* [WHAT YOU ARE ASKED TO DO]: Set out every line of the records below as a numbered list, leaving out the blank lines.

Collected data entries
──────────

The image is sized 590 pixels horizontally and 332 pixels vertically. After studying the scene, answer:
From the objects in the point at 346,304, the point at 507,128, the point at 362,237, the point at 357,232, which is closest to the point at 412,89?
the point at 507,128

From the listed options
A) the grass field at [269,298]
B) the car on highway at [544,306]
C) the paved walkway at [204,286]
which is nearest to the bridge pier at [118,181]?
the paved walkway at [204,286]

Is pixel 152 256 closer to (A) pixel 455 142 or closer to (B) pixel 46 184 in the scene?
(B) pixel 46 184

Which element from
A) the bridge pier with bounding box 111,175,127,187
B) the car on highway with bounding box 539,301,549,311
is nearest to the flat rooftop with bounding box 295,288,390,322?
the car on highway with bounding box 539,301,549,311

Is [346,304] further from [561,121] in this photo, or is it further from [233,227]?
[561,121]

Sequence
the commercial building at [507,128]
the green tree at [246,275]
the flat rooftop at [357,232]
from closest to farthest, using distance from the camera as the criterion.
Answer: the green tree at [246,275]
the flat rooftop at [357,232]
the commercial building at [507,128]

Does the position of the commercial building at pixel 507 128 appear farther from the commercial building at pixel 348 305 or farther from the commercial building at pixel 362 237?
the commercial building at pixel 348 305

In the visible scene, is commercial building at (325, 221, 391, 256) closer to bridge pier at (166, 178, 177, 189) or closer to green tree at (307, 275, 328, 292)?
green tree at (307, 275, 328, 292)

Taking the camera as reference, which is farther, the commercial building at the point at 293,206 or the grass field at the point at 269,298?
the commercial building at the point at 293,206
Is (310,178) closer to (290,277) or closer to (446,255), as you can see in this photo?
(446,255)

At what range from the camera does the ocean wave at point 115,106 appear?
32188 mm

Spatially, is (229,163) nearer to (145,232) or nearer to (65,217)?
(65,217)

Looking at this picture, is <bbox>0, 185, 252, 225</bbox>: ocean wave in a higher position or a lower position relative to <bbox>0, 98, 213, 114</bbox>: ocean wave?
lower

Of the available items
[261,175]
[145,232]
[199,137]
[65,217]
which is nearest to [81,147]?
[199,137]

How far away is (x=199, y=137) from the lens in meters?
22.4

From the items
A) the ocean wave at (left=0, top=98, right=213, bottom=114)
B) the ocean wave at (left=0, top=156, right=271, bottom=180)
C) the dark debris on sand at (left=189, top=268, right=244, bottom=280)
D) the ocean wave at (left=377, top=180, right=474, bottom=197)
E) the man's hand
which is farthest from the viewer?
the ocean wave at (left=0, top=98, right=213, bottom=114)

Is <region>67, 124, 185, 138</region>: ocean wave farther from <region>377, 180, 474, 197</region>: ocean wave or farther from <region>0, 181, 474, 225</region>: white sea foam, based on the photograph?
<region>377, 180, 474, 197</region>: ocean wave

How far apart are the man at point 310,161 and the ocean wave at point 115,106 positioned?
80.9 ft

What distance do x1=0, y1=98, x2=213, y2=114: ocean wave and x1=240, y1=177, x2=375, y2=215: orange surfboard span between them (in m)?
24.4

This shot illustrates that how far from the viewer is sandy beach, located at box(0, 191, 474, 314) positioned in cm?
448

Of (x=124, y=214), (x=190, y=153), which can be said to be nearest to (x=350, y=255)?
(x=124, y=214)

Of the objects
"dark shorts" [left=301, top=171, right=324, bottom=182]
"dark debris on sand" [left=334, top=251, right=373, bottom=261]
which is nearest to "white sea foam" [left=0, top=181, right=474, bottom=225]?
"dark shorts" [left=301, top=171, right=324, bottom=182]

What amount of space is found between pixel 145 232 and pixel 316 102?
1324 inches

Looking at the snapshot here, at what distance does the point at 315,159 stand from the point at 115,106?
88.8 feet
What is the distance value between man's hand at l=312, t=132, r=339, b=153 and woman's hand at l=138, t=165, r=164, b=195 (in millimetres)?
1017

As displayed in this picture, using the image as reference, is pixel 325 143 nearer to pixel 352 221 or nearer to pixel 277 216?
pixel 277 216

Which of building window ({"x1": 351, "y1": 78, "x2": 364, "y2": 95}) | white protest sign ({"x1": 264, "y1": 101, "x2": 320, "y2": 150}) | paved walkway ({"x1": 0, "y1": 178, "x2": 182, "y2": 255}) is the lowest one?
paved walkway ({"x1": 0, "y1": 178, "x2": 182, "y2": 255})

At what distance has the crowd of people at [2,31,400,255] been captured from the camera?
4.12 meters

──────────

* [RESULT FOR THIS TASK]:
1. The image is sized 590 pixels horizontally and 332 pixels vertically. After studying the scene, answer:
2. From the objects in the point at 346,304, the point at 507,128, the point at 362,237, the point at 357,232, which is closest to the point at 412,89?
3. the point at 507,128
4. From the listed options
5. A) the grass field at [269,298]
6. B) the car on highway at [544,306]
7. C) the paved walkway at [204,286]
8. which is nearest to the bridge pier at [118,181]?
9. the paved walkway at [204,286]
10. Is pixel 152 256 closer to (A) pixel 455 142 or closer to (B) pixel 46 184 in the scene?
11. (B) pixel 46 184
12. Which element from
13. A) the bridge pier with bounding box 111,175,127,187
14. B) the car on highway with bounding box 539,301,549,311
15. is nearest to the flat rooftop with bounding box 295,288,390,322?
16. the car on highway with bounding box 539,301,549,311
17. Is [346,304] further from [561,121] in this photo, or is it further from [233,227]?
18. [561,121]
19. Sequence
20. the commercial building at [507,128]
21. the green tree at [246,275]
22. the flat rooftop at [357,232]
23. from closest to farthest, using distance from the camera as the criterion.
24. Answer: the green tree at [246,275]
25. the flat rooftop at [357,232]
26. the commercial building at [507,128]
27. Does the position of the commercial building at pixel 507 128 appear farther from the commercial building at pixel 348 305 or farther from the commercial building at pixel 362 237?
28. the commercial building at pixel 348 305
29. In the visible scene, is commercial building at (325, 221, 391, 256) closer to bridge pier at (166, 178, 177, 189) or closer to green tree at (307, 275, 328, 292)?
30. green tree at (307, 275, 328, 292)
31. Taking the camera as reference, which is farther, the commercial building at the point at 293,206 or the grass field at the point at 269,298?
32. the commercial building at the point at 293,206
33. Is (310,178) closer to (290,277) or closer to (446,255), as you can see in this photo?
34. (446,255)
35. At what range from the camera does the ocean wave at point 115,106 appear?
36. 32188 mm
37. Spatially, is (229,163) nearer to (145,232) or nearer to (65,217)?
38. (65,217)
39. Looking at this picture, is <bbox>0, 185, 252, 225</bbox>: ocean wave in a higher position or a lower position relative to <bbox>0, 98, 213, 114</bbox>: ocean wave?
40. lower
41. Of the available items
42. [261,175]
43. [145,232]
44. [199,137]
45. [65,217]
46. which is nearest to [81,147]?
47. [199,137]
48. How far away is (x=199, y=137) from the lens in meters?
49. 22.4
50. From the items
51. A) the ocean wave at (left=0, top=98, right=213, bottom=114)
52. B) the ocean wave at (left=0, top=156, right=271, bottom=180)
53. C) the dark debris on sand at (left=189, top=268, right=244, bottom=280)
54. D) the ocean wave at (left=377, top=180, right=474, bottom=197)
55. E) the man's hand
56. which is farthest from the viewer?
57. the ocean wave at (left=0, top=98, right=213, bottom=114)
58. Is <region>67, 124, 185, 138</region>: ocean wave farther from <region>377, 180, 474, 197</region>: ocean wave or farther from <region>0, 181, 474, 225</region>: white sea foam, based on the photograph?
59. <region>377, 180, 474, 197</region>: ocean wave
60. How far apart are the man at point 310,161 and the ocean wave at point 115,106 positioned?
61. 80.9 ft
62. What distance do x1=0, y1=98, x2=213, y2=114: ocean wave and x1=240, y1=177, x2=375, y2=215: orange surfboard span between them (in m)?
63. 24.4
64. This shot illustrates that how far from the viewer is sandy beach, located at box(0, 191, 474, 314) positioned in cm?
65. 448
66. Of (x=124, y=214), (x=190, y=153), which can be said to be nearest to (x=350, y=255)?
67. (x=124, y=214)
68. Of the objects
69. "dark shorts" [left=301, top=171, right=324, bottom=182]
70. "dark debris on sand" [left=334, top=251, right=373, bottom=261]
71. which is nearest to "white sea foam" [left=0, top=181, right=474, bottom=225]?
72. "dark shorts" [left=301, top=171, right=324, bottom=182]
73. What amount of space is found between pixel 145 232 and pixel 316 102?
74. 1324 inches
75. Looking at the snapshot here, at what distance does the point at 315,159 stand from the point at 115,106?
76. 88.8 feet
77. What is the distance value between man's hand at l=312, t=132, r=339, b=153 and woman's hand at l=138, t=165, r=164, b=195 (in millimetres)?
78. 1017
79. As displayed in this picture, using the image as reference, is pixel 325 143 nearer to pixel 352 221 or nearer to pixel 277 216?
80. pixel 277 216
81. Which of building window ({"x1": 351, "y1": 78, "x2": 364, "y2": 95}) | white protest sign ({"x1": 264, "y1": 101, "x2": 320, "y2": 150}) | paved walkway ({"x1": 0, "y1": 178, "x2": 182, "y2": 255}) is the lowest one?
82. paved walkway ({"x1": 0, "y1": 178, "x2": 182, "y2": 255})
83. At what distance has the crowd of people at [2,31,400,255] been captured from the camera?
84. 4.12 meters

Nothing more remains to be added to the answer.